■ **SOURCE EXTRACT**:
Photo:Subhankar Banerjee/Associated Press

2:17 PM, May 14, 2008

Polar_bears_4 Polar bears, which have become a symbol in debate over global warming, today were added to the federal list of endangered species, the Times' Ken Weiss reports:

The Bush administration today designated the polar bear as threatened with extinction, making the big arctic bear, whose fate clings to shrinking sea ice, the first creature added to the endangered species list primarily because of global warming.

The designation invokes federal protections under the Endangered Species Act, the nation's most powerful environmental law that requires designation of critical habitat to be protected as well as forming a strategy to assist the bear population's recovery.

The decision came only after a U.S. District Court in Oakland forced the Bush administration's hand by imposing a May 15 deadline for the decision that was supposed to have been completed by Jan. 9.

It was the first time in more than two years that the Interior Department extended protections to another species under the Endangered Species Act -- the longest hiatus of new listings by the department since President Richard Nixon signed the law in 1973.

■ **GIVEN INFORMATION**:
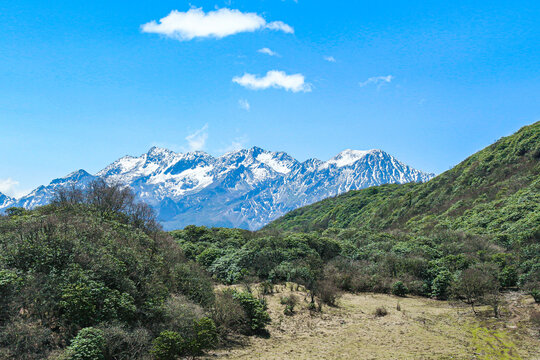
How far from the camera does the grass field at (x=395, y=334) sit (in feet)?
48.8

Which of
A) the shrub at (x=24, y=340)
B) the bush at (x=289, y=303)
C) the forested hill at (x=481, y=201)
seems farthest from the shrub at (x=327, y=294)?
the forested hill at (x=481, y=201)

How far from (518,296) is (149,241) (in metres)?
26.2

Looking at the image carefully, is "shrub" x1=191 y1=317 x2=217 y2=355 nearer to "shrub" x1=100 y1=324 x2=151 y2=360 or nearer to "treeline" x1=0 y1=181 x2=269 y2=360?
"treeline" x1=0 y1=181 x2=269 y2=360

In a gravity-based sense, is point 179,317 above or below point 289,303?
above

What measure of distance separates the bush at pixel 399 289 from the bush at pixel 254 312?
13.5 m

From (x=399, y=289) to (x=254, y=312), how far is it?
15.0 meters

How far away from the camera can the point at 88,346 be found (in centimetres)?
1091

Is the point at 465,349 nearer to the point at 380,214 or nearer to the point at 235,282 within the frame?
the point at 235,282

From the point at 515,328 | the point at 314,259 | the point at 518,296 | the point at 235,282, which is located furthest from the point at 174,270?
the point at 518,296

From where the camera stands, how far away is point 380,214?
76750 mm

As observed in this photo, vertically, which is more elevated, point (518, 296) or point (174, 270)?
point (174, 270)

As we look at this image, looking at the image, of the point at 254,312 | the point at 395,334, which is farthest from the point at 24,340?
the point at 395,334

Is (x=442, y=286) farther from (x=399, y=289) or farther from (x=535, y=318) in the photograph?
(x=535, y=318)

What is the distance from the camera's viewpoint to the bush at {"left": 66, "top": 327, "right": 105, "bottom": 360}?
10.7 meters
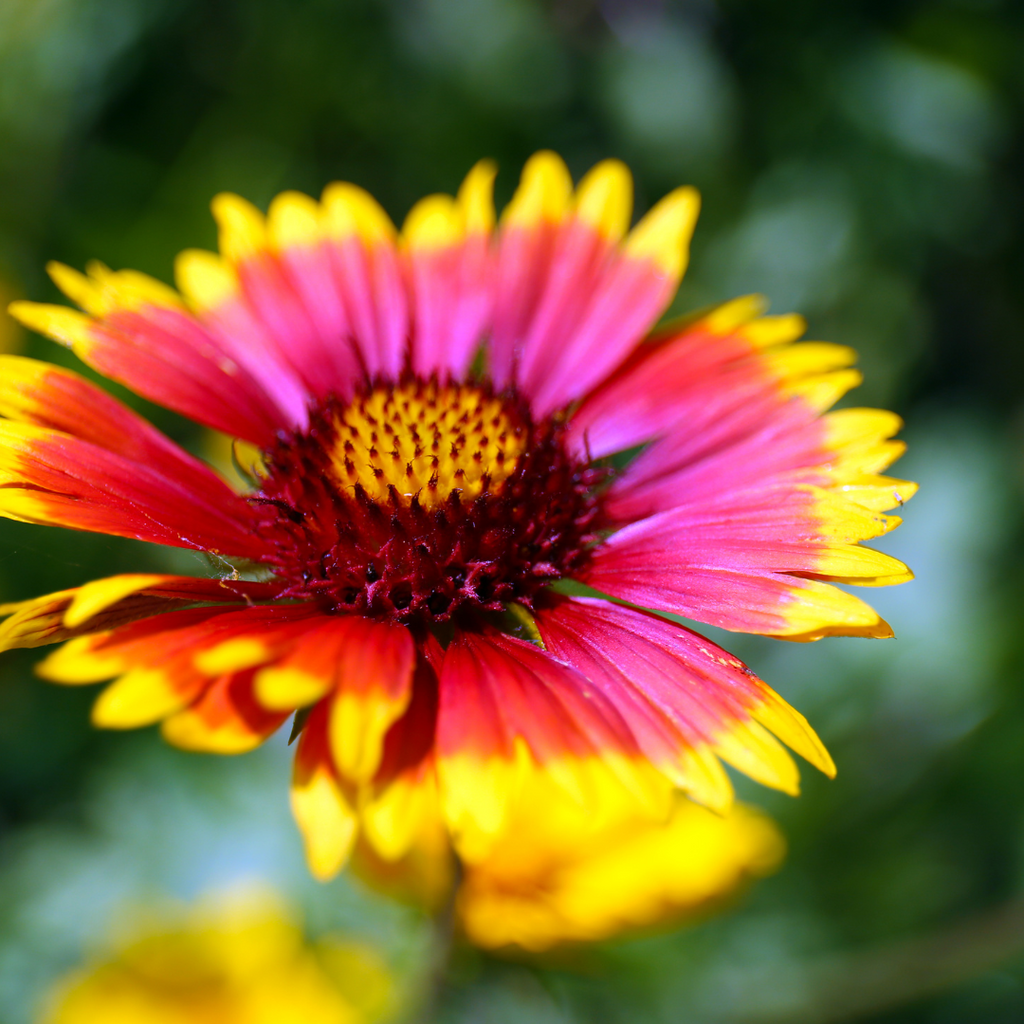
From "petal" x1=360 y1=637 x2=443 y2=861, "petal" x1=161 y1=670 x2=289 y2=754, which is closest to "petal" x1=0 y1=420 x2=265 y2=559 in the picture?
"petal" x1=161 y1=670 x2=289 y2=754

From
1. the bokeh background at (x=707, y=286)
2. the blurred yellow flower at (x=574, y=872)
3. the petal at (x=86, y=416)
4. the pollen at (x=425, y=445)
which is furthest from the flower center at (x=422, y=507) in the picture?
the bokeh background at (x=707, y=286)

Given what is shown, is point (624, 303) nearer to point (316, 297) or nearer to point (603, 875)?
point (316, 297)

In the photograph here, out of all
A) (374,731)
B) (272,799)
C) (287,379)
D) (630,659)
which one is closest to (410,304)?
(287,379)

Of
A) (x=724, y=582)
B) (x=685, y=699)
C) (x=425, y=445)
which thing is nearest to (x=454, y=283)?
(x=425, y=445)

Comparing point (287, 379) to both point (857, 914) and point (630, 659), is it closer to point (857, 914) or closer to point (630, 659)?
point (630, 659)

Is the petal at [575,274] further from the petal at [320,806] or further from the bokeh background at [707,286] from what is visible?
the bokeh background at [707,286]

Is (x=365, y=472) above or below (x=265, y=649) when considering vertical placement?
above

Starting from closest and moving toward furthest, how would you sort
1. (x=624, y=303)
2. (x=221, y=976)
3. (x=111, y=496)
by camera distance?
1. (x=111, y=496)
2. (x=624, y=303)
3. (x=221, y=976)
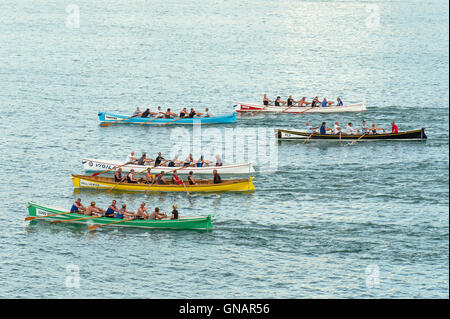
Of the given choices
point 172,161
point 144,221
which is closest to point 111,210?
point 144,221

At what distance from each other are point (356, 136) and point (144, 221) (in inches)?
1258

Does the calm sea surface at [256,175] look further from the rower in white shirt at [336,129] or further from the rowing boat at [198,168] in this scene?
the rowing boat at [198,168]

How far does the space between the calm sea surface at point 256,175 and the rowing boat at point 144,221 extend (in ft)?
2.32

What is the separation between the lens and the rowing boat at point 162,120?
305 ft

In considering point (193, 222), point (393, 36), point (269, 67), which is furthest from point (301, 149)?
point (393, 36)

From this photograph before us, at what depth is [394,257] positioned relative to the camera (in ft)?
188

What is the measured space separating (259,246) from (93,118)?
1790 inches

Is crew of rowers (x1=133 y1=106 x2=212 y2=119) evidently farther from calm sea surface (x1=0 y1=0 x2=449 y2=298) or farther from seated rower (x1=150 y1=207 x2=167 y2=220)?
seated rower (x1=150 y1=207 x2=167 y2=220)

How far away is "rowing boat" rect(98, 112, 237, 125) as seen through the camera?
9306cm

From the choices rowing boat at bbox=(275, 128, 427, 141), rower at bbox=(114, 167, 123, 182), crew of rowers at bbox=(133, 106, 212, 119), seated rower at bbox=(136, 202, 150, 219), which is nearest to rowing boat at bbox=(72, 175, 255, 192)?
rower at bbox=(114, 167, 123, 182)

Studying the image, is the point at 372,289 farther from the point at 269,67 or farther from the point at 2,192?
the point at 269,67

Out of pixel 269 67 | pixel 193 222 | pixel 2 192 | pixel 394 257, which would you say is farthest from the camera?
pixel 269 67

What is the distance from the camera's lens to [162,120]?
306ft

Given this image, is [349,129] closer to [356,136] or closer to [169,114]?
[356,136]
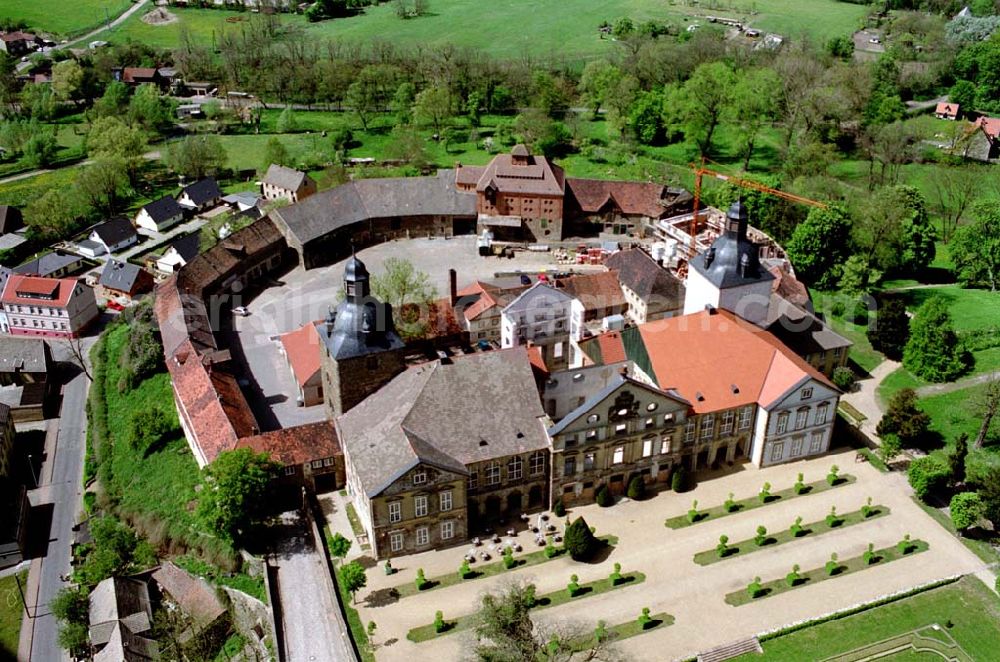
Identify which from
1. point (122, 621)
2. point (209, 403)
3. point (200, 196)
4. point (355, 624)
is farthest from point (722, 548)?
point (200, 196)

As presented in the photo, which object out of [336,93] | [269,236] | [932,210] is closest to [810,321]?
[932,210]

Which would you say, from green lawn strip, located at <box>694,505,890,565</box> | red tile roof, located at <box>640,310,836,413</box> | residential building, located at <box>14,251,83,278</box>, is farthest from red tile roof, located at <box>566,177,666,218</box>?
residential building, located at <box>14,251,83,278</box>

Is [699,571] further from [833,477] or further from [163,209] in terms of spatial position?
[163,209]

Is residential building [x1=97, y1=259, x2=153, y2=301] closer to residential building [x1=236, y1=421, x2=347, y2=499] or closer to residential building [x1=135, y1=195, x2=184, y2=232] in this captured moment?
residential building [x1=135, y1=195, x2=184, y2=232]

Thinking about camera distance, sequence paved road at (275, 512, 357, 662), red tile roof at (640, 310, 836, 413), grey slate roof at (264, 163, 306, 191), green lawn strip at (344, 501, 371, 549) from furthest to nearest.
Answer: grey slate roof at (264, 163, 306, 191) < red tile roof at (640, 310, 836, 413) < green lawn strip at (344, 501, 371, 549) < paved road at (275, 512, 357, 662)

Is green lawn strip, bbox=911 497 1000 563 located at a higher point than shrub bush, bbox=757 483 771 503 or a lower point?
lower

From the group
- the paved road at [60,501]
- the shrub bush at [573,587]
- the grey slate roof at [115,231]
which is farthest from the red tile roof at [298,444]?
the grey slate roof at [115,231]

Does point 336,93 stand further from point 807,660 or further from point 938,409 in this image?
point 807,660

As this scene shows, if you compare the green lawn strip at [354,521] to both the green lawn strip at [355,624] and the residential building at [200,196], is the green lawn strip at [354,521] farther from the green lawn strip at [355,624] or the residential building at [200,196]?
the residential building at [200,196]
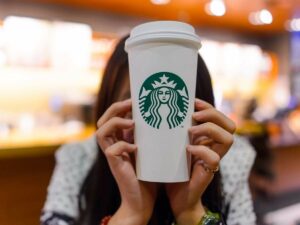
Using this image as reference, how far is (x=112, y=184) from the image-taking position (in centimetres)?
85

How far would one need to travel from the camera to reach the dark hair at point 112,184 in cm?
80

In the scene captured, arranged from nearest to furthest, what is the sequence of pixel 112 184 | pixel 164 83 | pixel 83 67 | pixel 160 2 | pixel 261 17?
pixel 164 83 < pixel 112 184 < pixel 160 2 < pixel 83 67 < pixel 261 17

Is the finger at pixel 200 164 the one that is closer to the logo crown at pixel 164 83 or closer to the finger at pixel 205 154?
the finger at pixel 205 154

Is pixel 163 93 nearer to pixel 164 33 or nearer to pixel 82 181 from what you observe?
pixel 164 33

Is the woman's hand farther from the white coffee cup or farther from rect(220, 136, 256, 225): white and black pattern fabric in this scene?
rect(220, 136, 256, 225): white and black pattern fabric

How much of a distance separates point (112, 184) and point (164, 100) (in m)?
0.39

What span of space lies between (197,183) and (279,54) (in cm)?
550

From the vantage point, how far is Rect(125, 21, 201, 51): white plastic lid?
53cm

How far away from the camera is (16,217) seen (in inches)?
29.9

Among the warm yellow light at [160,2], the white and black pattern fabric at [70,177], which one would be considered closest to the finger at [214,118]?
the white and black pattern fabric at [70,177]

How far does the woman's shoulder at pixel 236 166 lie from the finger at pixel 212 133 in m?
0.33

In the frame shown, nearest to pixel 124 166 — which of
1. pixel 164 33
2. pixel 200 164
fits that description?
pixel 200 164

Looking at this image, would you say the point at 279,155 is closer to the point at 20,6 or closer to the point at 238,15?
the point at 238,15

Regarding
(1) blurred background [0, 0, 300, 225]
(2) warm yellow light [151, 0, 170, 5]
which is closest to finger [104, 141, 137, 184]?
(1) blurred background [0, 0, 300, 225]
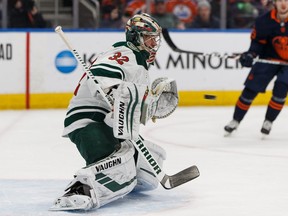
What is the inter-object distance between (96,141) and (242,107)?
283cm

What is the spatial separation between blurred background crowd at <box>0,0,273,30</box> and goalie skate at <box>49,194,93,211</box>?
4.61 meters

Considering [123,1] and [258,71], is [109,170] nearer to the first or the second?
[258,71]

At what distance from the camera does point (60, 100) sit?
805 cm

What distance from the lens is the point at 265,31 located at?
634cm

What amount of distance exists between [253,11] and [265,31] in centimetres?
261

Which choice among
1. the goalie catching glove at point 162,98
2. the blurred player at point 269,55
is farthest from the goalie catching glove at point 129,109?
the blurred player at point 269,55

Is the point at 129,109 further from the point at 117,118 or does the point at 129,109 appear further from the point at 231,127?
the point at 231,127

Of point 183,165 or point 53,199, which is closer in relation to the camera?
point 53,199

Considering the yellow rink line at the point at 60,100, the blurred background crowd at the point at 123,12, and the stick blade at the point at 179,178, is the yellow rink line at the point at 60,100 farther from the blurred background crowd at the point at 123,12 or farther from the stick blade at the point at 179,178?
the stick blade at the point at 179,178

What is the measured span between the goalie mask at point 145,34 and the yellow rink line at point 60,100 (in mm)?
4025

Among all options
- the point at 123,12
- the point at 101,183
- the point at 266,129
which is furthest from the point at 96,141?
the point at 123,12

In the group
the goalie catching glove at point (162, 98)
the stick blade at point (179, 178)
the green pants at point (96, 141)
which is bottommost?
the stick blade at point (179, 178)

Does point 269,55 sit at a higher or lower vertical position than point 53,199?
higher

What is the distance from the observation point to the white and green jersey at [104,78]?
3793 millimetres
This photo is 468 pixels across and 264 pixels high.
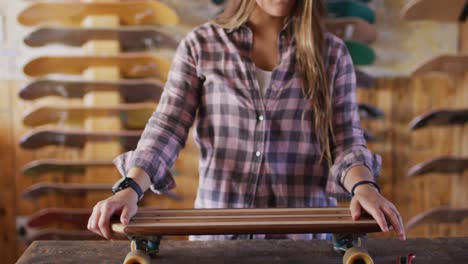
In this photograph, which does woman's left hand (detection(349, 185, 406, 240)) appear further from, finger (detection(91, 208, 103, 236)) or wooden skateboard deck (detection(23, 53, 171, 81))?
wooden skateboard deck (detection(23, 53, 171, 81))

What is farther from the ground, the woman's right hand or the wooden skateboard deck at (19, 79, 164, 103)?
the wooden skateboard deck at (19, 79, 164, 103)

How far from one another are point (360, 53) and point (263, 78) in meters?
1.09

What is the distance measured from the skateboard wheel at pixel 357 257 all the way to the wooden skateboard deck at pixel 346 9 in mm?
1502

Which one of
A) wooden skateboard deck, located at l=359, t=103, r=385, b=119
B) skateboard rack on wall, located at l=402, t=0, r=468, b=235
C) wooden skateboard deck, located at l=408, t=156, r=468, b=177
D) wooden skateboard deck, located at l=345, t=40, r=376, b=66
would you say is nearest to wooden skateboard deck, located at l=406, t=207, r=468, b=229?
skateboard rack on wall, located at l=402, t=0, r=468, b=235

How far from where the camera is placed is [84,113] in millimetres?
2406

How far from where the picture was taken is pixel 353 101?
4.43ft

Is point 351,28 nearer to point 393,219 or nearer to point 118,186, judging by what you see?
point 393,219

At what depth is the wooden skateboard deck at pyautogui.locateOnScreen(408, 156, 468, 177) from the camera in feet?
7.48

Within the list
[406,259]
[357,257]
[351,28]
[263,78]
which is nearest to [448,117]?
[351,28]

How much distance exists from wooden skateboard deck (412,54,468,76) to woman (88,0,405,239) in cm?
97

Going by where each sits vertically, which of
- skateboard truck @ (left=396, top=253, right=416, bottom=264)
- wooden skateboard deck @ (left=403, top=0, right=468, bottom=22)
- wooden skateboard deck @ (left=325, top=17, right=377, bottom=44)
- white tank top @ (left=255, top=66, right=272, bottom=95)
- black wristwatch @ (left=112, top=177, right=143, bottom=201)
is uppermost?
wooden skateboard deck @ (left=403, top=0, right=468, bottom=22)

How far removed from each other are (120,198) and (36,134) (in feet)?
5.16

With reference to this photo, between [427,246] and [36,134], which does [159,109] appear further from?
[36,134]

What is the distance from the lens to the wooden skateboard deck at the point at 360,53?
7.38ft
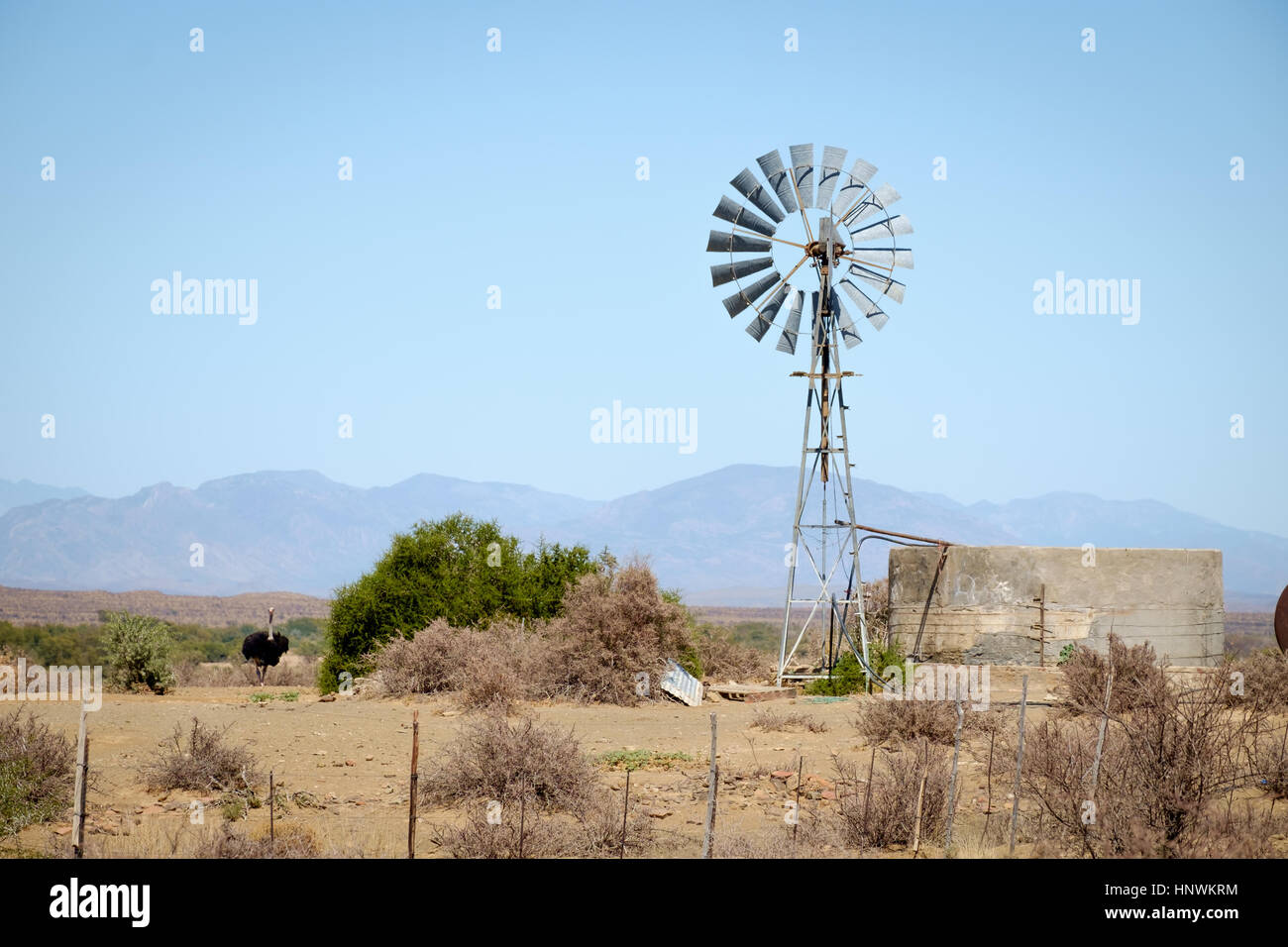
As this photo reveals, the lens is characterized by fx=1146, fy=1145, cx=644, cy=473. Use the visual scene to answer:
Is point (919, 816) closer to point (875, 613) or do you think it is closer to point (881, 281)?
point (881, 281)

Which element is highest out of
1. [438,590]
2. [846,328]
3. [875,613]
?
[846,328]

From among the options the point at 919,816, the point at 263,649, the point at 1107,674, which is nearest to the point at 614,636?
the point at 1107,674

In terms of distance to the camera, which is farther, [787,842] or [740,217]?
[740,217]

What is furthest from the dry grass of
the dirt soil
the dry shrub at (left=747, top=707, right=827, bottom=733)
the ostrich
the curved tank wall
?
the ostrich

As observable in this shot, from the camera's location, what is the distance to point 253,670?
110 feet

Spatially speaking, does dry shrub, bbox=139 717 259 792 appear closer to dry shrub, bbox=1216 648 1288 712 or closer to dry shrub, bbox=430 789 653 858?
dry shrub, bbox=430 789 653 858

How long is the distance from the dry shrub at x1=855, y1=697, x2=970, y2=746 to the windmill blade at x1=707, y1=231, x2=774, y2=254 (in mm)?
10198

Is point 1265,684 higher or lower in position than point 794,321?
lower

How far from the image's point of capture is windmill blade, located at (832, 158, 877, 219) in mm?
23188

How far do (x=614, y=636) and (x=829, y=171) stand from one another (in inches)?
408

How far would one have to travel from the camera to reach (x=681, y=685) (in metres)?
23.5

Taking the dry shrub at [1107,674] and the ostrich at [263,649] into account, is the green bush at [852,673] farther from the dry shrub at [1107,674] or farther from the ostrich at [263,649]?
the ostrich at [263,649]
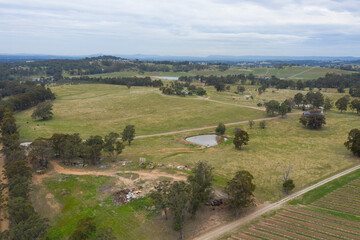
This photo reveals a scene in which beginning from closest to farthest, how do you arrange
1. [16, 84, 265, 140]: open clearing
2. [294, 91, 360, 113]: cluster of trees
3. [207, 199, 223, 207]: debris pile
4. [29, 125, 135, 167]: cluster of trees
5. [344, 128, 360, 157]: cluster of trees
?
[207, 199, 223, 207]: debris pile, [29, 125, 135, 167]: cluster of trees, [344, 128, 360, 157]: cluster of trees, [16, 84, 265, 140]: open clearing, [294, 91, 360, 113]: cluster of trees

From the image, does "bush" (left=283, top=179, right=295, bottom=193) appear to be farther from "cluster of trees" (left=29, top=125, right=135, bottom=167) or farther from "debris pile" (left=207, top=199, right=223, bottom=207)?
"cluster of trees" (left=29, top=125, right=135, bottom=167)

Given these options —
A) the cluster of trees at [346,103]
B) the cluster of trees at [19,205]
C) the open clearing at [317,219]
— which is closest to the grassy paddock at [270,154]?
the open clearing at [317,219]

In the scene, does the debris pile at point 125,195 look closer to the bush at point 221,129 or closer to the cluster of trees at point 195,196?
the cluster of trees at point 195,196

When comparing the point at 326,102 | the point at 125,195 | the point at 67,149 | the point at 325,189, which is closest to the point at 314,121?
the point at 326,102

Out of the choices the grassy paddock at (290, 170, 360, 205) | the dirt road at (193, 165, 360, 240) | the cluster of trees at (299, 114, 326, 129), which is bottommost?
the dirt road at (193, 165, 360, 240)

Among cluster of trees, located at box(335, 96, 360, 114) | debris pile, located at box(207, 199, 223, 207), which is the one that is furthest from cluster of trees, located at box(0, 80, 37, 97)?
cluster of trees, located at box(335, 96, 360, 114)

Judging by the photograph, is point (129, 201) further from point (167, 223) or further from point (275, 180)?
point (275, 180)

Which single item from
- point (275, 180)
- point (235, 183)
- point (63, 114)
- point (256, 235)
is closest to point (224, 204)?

■ **REQUIRED ACTIONS**:
(1) Transcribe the polar bear article between "The Bush administration today" and "of global warming.", inclusive.
(2) According to the polar bear article, by what date was the decision supposed to have been completed?
(3) Resume the polar bear article after its final sentence.
The entries after the polar bear article are separate material and have nothing to do with it.

■ **RESPONSES BY ITEM NUMBER**:
(1)
The Bush administration today designated the polar bear as threatened with extinction, making the big arctic bear, whose fate clings to shrinking sea ice, the first creature added to the endangered species list primarily because of global warming.

(2) Jan. 9

(3)
Secretary of the Interior Dirk Kempthorne, who announced the decision today, says in a news release that "this listing will not stop global climate change or prevent any sea ice from melting. Any real solution requires action by all major economies for it to be effective."

That seems to mean that the debate over listing polar bears and how protecting them might translate into policies to stem climate change is far from over. Nor are requests for even further protection.

As Weiss reports, U.S. conservation groups have already been urging the Interior Department to give the polar bear a higher designation, one of "endangered with extinction," rather than merely "threatened."

-- Tony Barboza

Photo: Jonathan Hayward/AP

9:58 AM, April 18, 2008


The Interior Department wants 10 more weeks to decide whether polar bears should be listed as threatened or endangered, a delay that conservation groups condemned as tied to the transfer of offshore petroleum leases in the animal's habitat, the Associated Press reports.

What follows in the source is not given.